**Challenge**
Copy out the records below, swapping "elderly man" for "older man" wherever it occurs and keeping everything else the same.

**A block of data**
--- begin ---

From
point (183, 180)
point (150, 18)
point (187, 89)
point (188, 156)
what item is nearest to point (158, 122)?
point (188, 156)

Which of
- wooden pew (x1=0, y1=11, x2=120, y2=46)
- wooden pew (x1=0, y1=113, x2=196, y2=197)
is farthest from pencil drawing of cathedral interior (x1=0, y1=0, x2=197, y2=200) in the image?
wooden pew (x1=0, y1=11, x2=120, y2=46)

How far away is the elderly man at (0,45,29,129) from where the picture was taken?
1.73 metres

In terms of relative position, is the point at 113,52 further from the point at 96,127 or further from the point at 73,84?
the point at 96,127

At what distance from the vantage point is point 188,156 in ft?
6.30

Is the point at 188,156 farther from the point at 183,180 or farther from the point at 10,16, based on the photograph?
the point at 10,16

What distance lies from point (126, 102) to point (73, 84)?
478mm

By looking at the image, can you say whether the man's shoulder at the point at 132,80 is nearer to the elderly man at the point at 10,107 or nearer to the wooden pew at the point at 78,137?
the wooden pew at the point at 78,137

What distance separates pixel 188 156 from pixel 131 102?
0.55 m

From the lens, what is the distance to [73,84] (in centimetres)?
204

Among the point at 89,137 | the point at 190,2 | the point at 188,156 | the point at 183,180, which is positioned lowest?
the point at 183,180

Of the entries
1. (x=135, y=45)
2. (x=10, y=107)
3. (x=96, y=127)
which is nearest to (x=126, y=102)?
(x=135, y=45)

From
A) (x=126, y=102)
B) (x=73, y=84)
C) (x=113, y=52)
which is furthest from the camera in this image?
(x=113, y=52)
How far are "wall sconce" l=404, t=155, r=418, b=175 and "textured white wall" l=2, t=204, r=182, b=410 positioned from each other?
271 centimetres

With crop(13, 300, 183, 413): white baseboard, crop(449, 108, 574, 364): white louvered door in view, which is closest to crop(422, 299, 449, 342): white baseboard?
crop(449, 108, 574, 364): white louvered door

--- end ---

**Task result**
From
point (183, 180)
point (150, 18)
point (187, 89)
point (188, 156)
what item is nearest to point (158, 122)?
point (188, 156)

Which of
- wooden pew (x1=0, y1=11, x2=120, y2=46)
- wooden pew (x1=0, y1=113, x2=196, y2=197)
is farthest from pencil drawing of cathedral interior (x1=0, y1=0, x2=197, y2=200) in the image?
wooden pew (x1=0, y1=11, x2=120, y2=46)

How far away is the older man at (0,45,29,129) from where the picture was taken?
1.73 metres

In terms of relative position, is the point at 113,52 further from the point at 96,127 or further from the point at 73,84?
the point at 96,127

At what distance from the vantage point is point 188,156 in ft?
6.30

Is the point at 188,156 farther from the point at 183,180 or farther from the point at 10,16, based on the photograph?
the point at 10,16

What distance lies from point (126, 102) to point (73, 84)?
478mm

By looking at the image, can you say whether the man's shoulder at the point at 132,80 is nearer to the older man at the point at 10,107 or nearer to the wooden pew at the point at 78,137?
the wooden pew at the point at 78,137

What distance separates pixel 188 156 from pixel 131 102?
0.55 m

From the lens, what is the distance to [73,84] (in centimetres)?
204

Among the point at 89,137 | the point at 190,2 | the point at 188,156 | the point at 183,180, which is positioned lowest?
the point at 183,180

Of the entries
1. (x=135, y=45)
2. (x=10, y=107)
3. (x=96, y=127)
which is nearest to (x=126, y=102)?
(x=135, y=45)

From
A) (x=126, y=102)
B) (x=73, y=84)
C) (x=113, y=52)
which is furthest from the camera in this image?
(x=113, y=52)
How far are "wall sconce" l=404, t=155, r=418, b=175 and "textured white wall" l=2, t=204, r=182, b=410 positioned from each other?
271 centimetres

With crop(13, 300, 183, 413): white baseboard, crop(449, 108, 574, 364): white louvered door in view, which is closest to crop(422, 299, 449, 342): white baseboard?
crop(449, 108, 574, 364): white louvered door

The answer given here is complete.